Bonança


Vivemos presos à ideia de um comboio invisível chamado bonança. Não só aclamamos que ela existe como fará da nossa vida a sua paragem principal. Como se para viver fosse estritamente necessário esse isco da fortuna, essa ilusão de oásis eterno. Não, a bonança pode simplesmente não existir e se existir não tem de ser após uma tempestade. Um dos problemas dos diálogos motivadores é que na falta de vocabulário emocional restam-nos os mitos do senso comum. E tudo o que seja do senso comum é falível. 
Aprendi que a bonança não é nem deve ser um fator externo que aguardamos ansiosamente, mas um fator interno que cuidamos diariamente. A bonança é um estado de espírito. Todos sabemos por experiência própria que a forma como lidamos com um problema, um vazio, o que seja, tem mais peso do que o próprio problema em si. É a forma como nos sentimos que dita o rumo dos acontecimentos seguintes. Ora, os problemas não trazem consigo sentimentos associados, daí que as sensações que adotamos sejam algo que nós mesmos nos proporcionamos. Quando escolhemos a sensação positiva temos a bonança, quando escolhemos a sensação negativa temos a tempestade. A bonança reside nessa gestão racional, nessa forma saudável de nos desligarmos dos nossos sentimentos.
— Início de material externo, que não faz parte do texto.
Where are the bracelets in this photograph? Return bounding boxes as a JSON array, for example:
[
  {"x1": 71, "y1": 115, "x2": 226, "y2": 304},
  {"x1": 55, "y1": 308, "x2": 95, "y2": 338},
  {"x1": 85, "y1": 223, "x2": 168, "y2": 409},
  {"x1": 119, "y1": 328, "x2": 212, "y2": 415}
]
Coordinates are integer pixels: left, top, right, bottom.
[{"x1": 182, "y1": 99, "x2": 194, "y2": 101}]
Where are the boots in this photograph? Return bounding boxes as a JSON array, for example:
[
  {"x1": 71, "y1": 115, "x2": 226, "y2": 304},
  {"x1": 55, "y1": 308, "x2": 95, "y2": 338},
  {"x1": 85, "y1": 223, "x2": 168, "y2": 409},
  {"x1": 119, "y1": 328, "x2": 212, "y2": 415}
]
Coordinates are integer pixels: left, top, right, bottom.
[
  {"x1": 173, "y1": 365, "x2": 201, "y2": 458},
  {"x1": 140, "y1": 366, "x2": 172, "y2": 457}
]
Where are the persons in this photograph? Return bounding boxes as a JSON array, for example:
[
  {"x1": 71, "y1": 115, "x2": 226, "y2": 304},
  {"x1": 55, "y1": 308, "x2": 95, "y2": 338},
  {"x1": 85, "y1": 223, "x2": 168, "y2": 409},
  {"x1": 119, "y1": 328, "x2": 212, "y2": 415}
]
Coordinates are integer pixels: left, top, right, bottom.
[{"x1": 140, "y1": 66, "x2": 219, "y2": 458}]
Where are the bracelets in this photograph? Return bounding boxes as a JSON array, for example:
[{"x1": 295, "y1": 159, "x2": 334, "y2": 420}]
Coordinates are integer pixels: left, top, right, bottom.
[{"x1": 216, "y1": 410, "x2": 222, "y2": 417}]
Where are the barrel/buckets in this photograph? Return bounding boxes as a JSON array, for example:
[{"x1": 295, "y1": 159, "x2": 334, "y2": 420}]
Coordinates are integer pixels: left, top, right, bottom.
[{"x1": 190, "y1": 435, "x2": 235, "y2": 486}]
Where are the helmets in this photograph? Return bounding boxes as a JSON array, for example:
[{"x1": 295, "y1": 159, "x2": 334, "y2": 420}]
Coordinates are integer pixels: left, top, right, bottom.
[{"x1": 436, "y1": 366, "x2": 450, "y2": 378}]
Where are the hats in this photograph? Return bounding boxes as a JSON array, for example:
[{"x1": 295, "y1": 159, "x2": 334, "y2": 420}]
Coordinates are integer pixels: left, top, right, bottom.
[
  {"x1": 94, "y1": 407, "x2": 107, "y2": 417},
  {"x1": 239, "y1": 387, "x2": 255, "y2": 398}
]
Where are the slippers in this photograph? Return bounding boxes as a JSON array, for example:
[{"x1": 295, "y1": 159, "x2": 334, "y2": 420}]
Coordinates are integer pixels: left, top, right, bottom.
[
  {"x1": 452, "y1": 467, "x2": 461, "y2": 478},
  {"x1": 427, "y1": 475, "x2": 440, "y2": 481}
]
Aprendi que esse espaço cuidado e privilegiado entre nós e os nossos pensamentos se chama de vastidão. Ela contrasta com a bonança hostil que a sociedade nos impõe, pela forma como coloca o ser humano na equação. A bonança pré concebida baseia-se na tempestade interior, no recalcamento dos traumas de não atingir certos objetivos de vida, até que surja uma bóia de salvação que te faça esquecer de todo o processo do passado. A bonança que eu defendo é aquela que ergue pessoas reais e resolvidas, cujo processo de dor não foi simplesmente esquecido mas cuidado e respeitado. Ainda somos do tempo em que a bonança é como a meteorologia, nunca se sabe quando virá o sol mas acredita-se que as possibilidades sejam giratórias. Não, a bonança não é nenhuma roldana com a mesma rotação dos planetas. A bonança não é uma conta rígida de somar em que misturas emprego, romance, família e saúde. É, sim, uma meditação mental de forma a seres grato pelo que és e tens, para que nunca desabes pelo que não tens ou pelo que não és. Conversemos com a natureza e entendamos que, tal como ela, a nossa alma existe por si só e que ela não perguntou às pessoas e ao mundo se podia existir. Ela simplesmente existe, tal como a bonança pode simplesmente existir. 
Outra questão da bonança é que se afirma vezes sem conta que ela vai aparecer porque merecemos. Quando é que merecer alguma coisa alterou as mentes formatadas do Homem? Mereço uma oportunidade como os inocentes merecem a liberdade e não a têm, como os escravos que nunca mereceram ser escravos e assim o foram durante séculos, como os pescadores que não mereciam o mar revoltado e foram engolidos por ele, como os não cristãos que nunca mereceram ser julgados e morreram nas mãos da Inquisição, como os Judeus que jamais mereciam a discriminação e desapareceram no Holocausto. Merecer ou não merecer é apenas um detalhe emocional que nos comove e nos faz esquecer da ingratidão da vida. Merecemos o mundo mas nunca o teremos porque também nunca o compreenderemos. 
Esperar pela bonança hostil é como admitir uma espécie de humilhação, ao mesmo tempo que admitimos que só nos salvamos dela por estarmos à espera de alguma coisa. Como se o futuro deixasse de depender de nós para passar a representar um bilhete que compramos para permanecer infinitamente na estação desse comboio invisível. Não existe atitude mais passiva e acomodada do que esperar, porque esperar é estagnar e estagnar impossibilita-nos de nos decifrarmos.  
A bonança é um coração bem resolvido, é uma alma que não trava os seus sonhos, principalmente os pequenos e alcançáveis, é a paixão inesgotável pela vida, pela simplicidade de existir. A bonança não está no que achas que vais gostar no futuro, porque o achar que se gosta sem saber que se gosta é um mero projeto. A bonança somos nós. Começa em nós e acaba em nós.